> DOCUMENT EXTRACT:
Rule Check Error Code
V2.1 urt_primary matches ^[OPJEAVR][1-4]\.[0-9]{2}$ STAGE2_INVALID_URT_CODE
V2.2 urt_secondary has max 2 elements STAGE2_TOO_MANY_SECONDARY
V2.3 valence is valid enum value STAGE2_INVALID_VALENCE
V2.4 intensity is valid enum value STAGE2_INVALID_INTENSITY
V2.5 span_end > span_start STAGE2_INVALID_SPAN_BOUNDS
V2.6 span_text == text[span_start:span_end] STAGE2_SPAN_TEXT_MISMATCH
V2.7 Spans do not overlap STAGE2_OVERLAPPING_SPANS
V2.8 Exactly one is_primary = true per review STAGE2_PRIMARY_SPAN_COUNT
V2.9 trust_score >= 0.2 and <= 1.0 STAGE2_INVALID_TRUST
V2.10 embedding is 384-dim array STAGE2_INVALID_EMBEDDING
V2.11 usn matches profile-specific regex STAGE2_INVALID_USN
V2.12 related_span_index references valid span STAGE2_INVALID_RELATION

Validation Script

def validate_stage2_output(output: Stage2Output, input_reviews: dict) -> ValidationResult:
    """
    Validate Stage 2 classification output.
    input_reviews: dict mapping (source, review_id, version) -> original text
    """
    errors = []

    for review in output.reviews_classified:
        # V2.1: Valid URT code
        if not re.match(r'^[OPJEAVR][1-4]\.[0-9]{2}$', review.urt_primary):
            errors.append(ValidationError('V2.1', review.review_id, f'Invalid code: {review.urt_primary}'))

        # V2.2: Max 2 secondary codes
        if len(review.urt_secondary) > 2:
            errors.append(ValidationError('V2.2', review.review_id, 'Too many secondary codes'))

        # Get original text for span validation
        key = (review.source, review.review_id, review.review_version)
        original_text = input_reviews.get(key, {}).get('text', '')

        primary_count = 0
        span_ranges = []

        for span in review.spans:
            # V2.5: Valid bounds
            if span.span_end <= span.span_start:
                errors.append(ValidationError('V2.5', span.span_id, 'Invalid bounds'))

            # V2.6: Text matches
            expected_text = original_text[span.span_start:span.span_end]
            if span.span_text != expected_text:
                errors.append(ValidationError('V2.6', span.span_id,
                    f'Text mismatch: expected "{expected_text[:30]}..." got "{span.span_text[:30]}..."'))

            # V2.7: No overlap (check against previous spans)
            for prev_start, prev_end in span_ranges:
                if not (span.span_end <= prev_start or span.span_start >= prev_end):
                    errors.append(ValidationError('V2.7', span.span_id, 'Overlapping span'))
            span_ranges.append((span.span_start, span.span_end))

> WHAT TO WORK ON:
A) Answer from the Stage 2 validation excerpt:
(i) Which error code goes with rule V2.7?
(ii) What range must trust_score fall within?
(iii) Which three fields form the key the script uses to look up a review's original text?
B) Transcribe the part of the Stage 2 validation excerpt that begins at the words "# V2.6: Text" and stop after "span_ranges.append((span.span_start, span.span_end))".
C) In the Stage 2 validation excerpt, turn the table that begins "Rule Check Error Code" into a short list that pairs each rule number and its check with its error code.
None of the tasks use the data.

> STORED DATA:
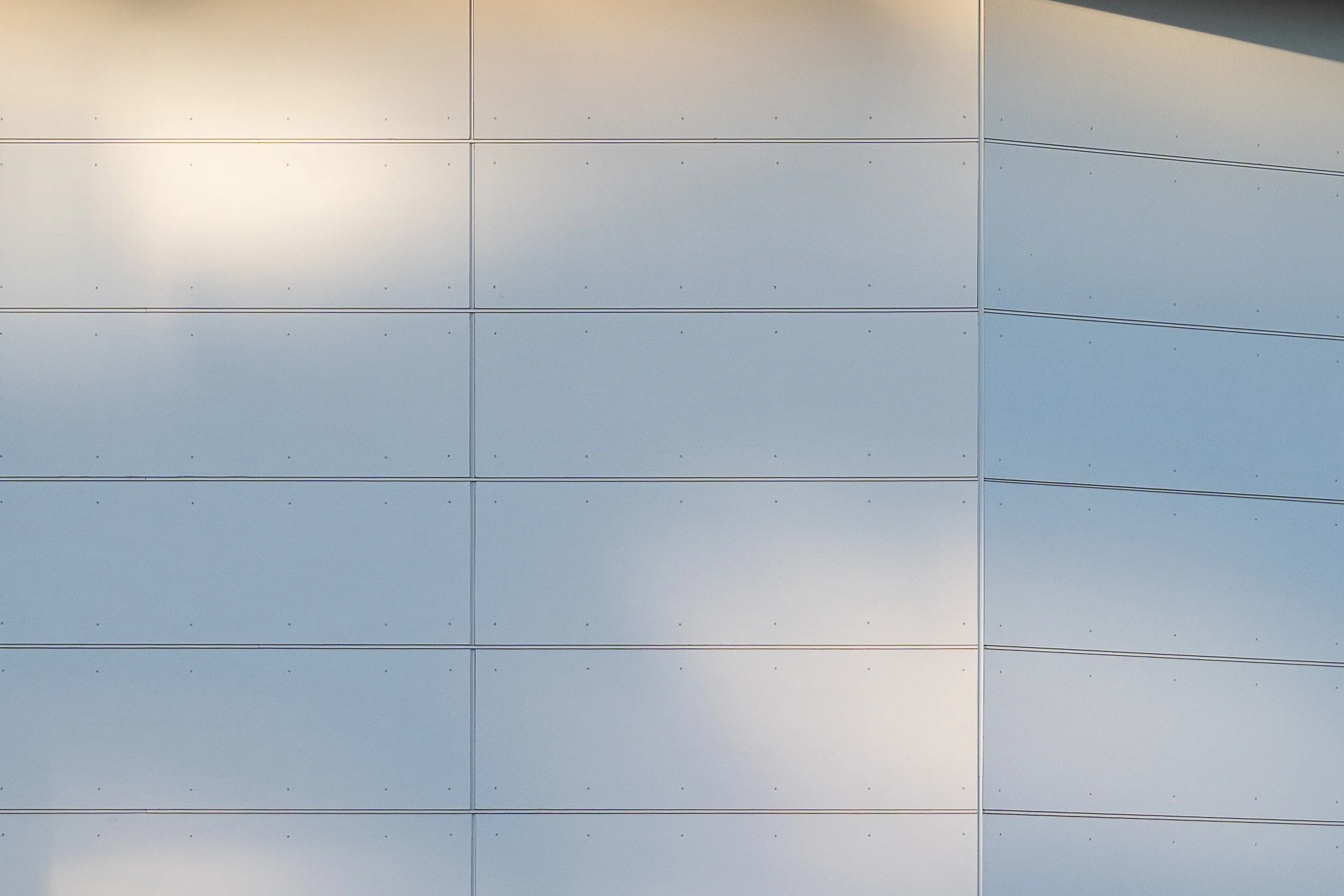 SDA Headquarters office space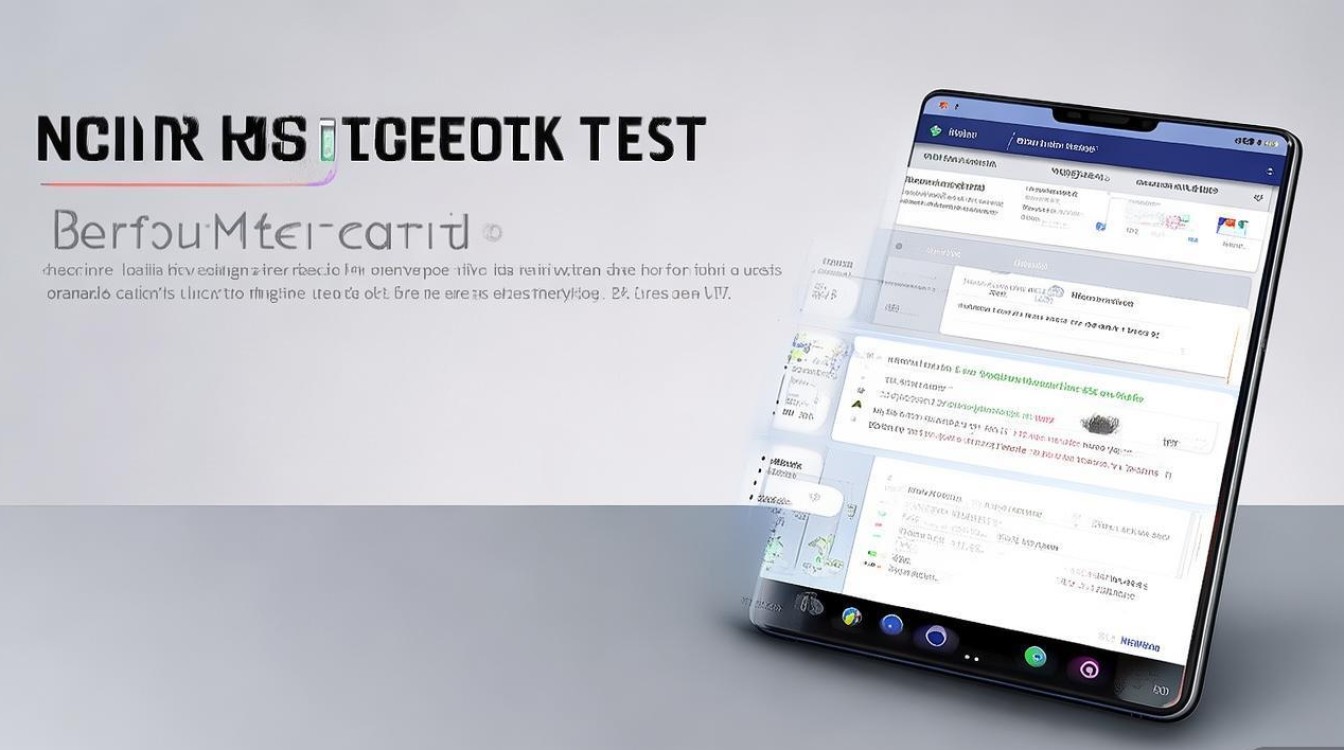 华为M30手机跑分测试步骤及结果怎么看?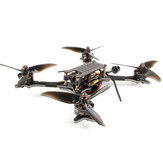 Holybro Kopis 2 SE FPV Yarış RC Drone PNP BNF / Kakute F7 OSD Atlatl HV V2 800MW 35A Dshot1200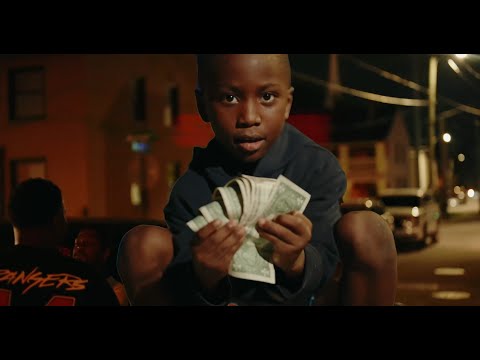 Yarda x BackBoy Sav - Trap House (Official Video)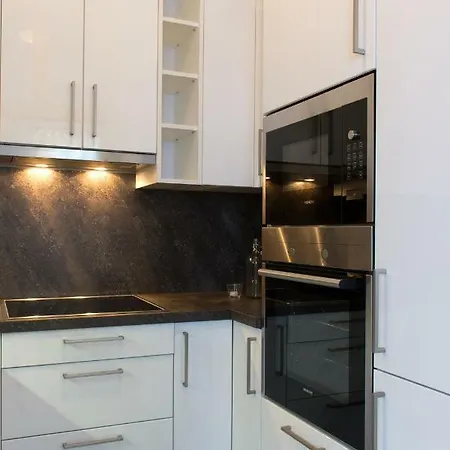 Apartment Gerstner Opera Residences *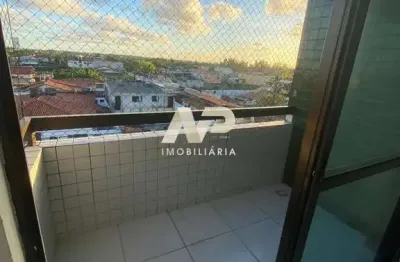 Apartamento à venda no bairro candeias - jaboatão dos guararapes/pe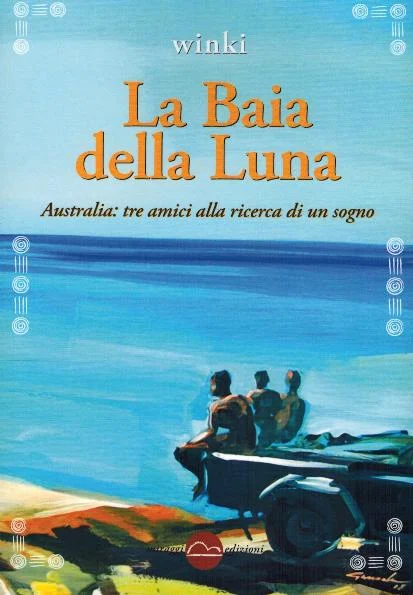 la baia della luna - Libri e DVD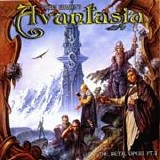 Tobias Sammet - Avantasia (The metal opera) [Parte 2]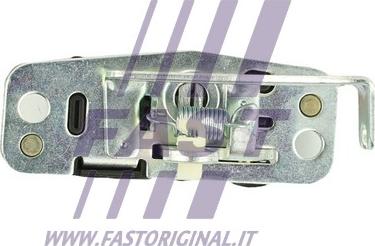 Fast FT95097 — Zamek drzwi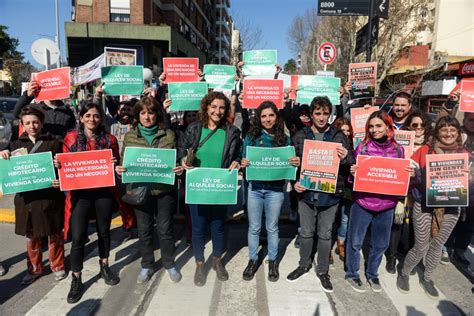 Vanina Biasi El código urbanístico de Larreta le arruinó la vida a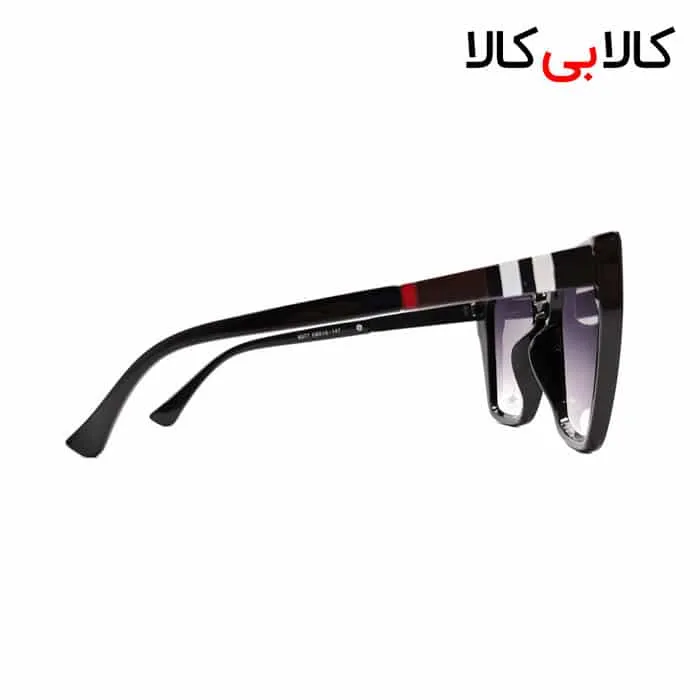 عینک آفتابی زنانه بربری (Burberry ) 9377 مشکی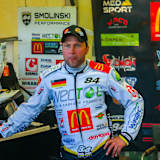 Martin Smolinski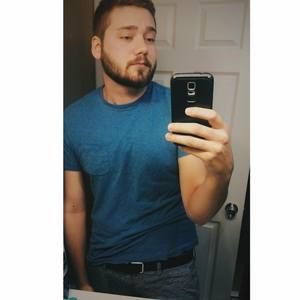 Meet your Posher, Jeffrey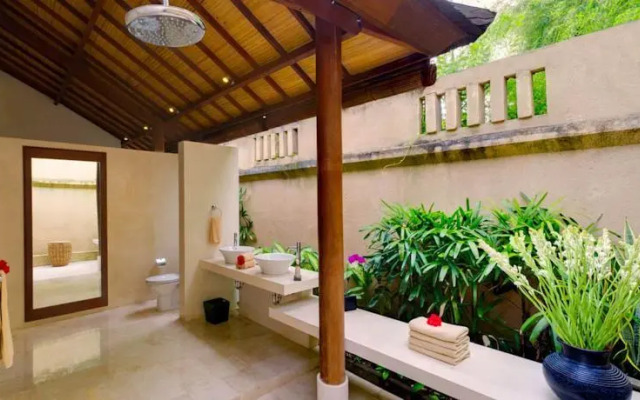 Villa Maharaj
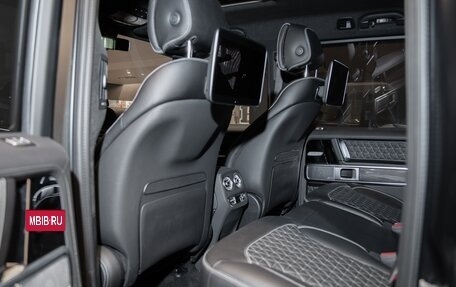 Mercedes-Benz G-Класс AMG, 2025 год, 55 300 000 рублей, 23 фотография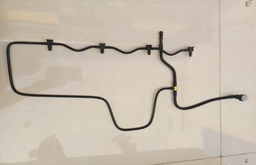 [PN320/07192] PIPE FUEL LINE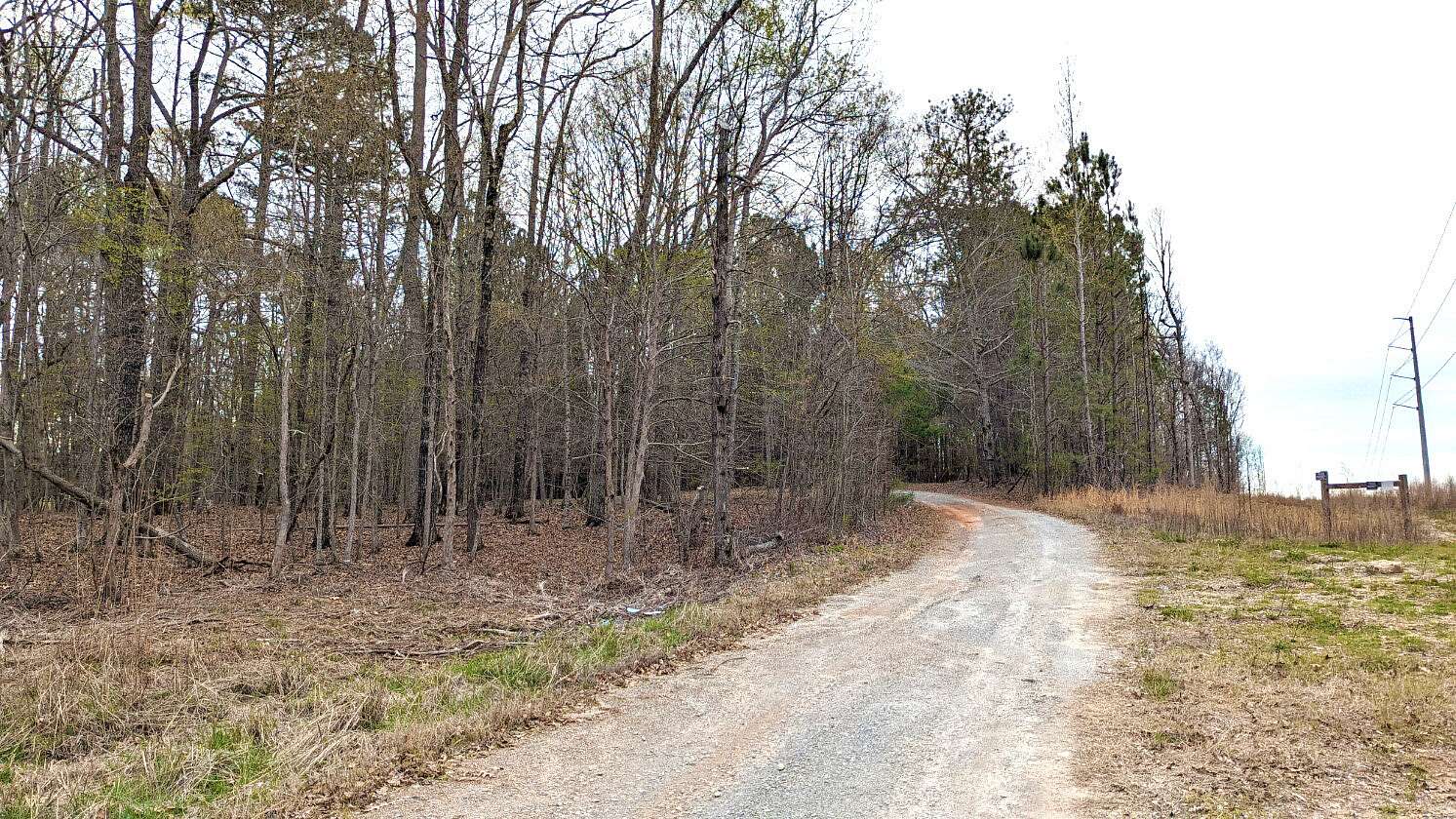 7 Acres of Land for Sale in Atlanta, Georgia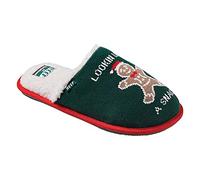 Reef X Tipsy Elves Look Like A Snack Slippers - Multi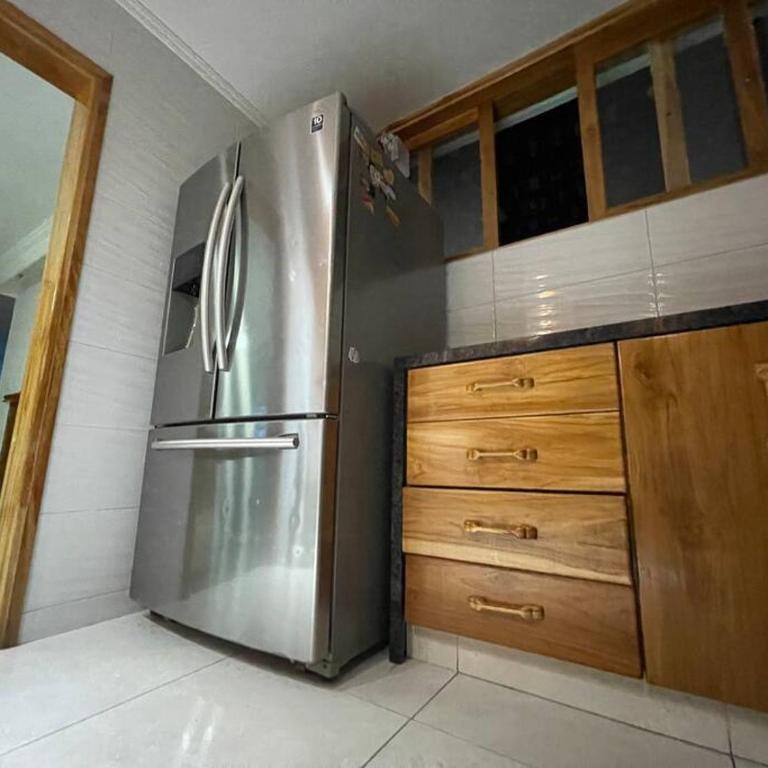 Alojamiento con piscina privada en Medellín MLB by Lets Go - Villa with Private Pool - 19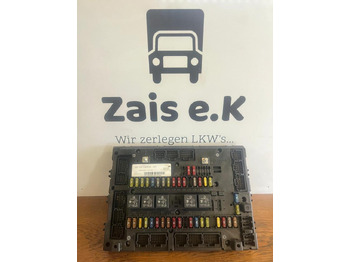 保险丝 MERCEDES-BENZ Actros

> EXERCISE RESULTS:
A)
(i) STAGE2_OVERLAPPING_SPANS
(ii) From 0.2 to 1.0, inclusive
(iii) source, review_id, and review_version

B)
# V2.6: Text matches
            expected_text = original_text[span.span_start:span.span_end]
            if span.span_text != expected_text:
                errors.append(ValidationError('V2.6', span.span_id,
                    f'Text mismatch: expected "{expected_text[:30]}..." got "{span.span_text[:30]}..."'))

            # V2.7: No overlap (check against previous spans)
            for prev_start, prev_end in span_ranges:
                if not (span.span_end <= prev_start or span.span_start >= prev_end):
                    errors.append(ValidationError('V2.7', span.span_id, 'Overlapping span'))
            span_ranges.append((span.span_start, span.span_end))

C)
- V2.1: urt_primary matches ^[OPJEAVR][1-4]\.[0-9]{2}$ → STAGE2_INVALID_URT_CODE
- V2.2: at most 2 urt_secondary elements → STAGE2_TOO_MANY_SECONDARY
- V2.3: valence is a valid enum value → STAGE2_INVALID_VALENCE
- V2.4: intensity is a valid enum value → STAGE2_INVALID_INTENSITY
- V2.5: span_end > span_start → STAGE2_INVALID_SPAN_BOUNDS
- V2.6: span_text equals text[span_start:span_end] → STAGE2_SPAN_TEXT_MISMATCH
- V2.7: spans do not overlap → STAGE2_OVERLAPPING_SPANS
- V2.8: exactly one is_primary = true per review → STAGE2_PRIMARY_SPAN_COUNT
- V2.9: trust_score between 0.2 and 1.0 → STAGE2_INVALID_TRUST
- V2.10: embedding is a 384-dim array → STAGE2_INVALID_EMBEDDING
- V2.11: usn matches the profile-specific regex → STAGE2_INVALID_USN
- V2.12: related_span_index references a valid span → STAGE2_INVALID_RELATION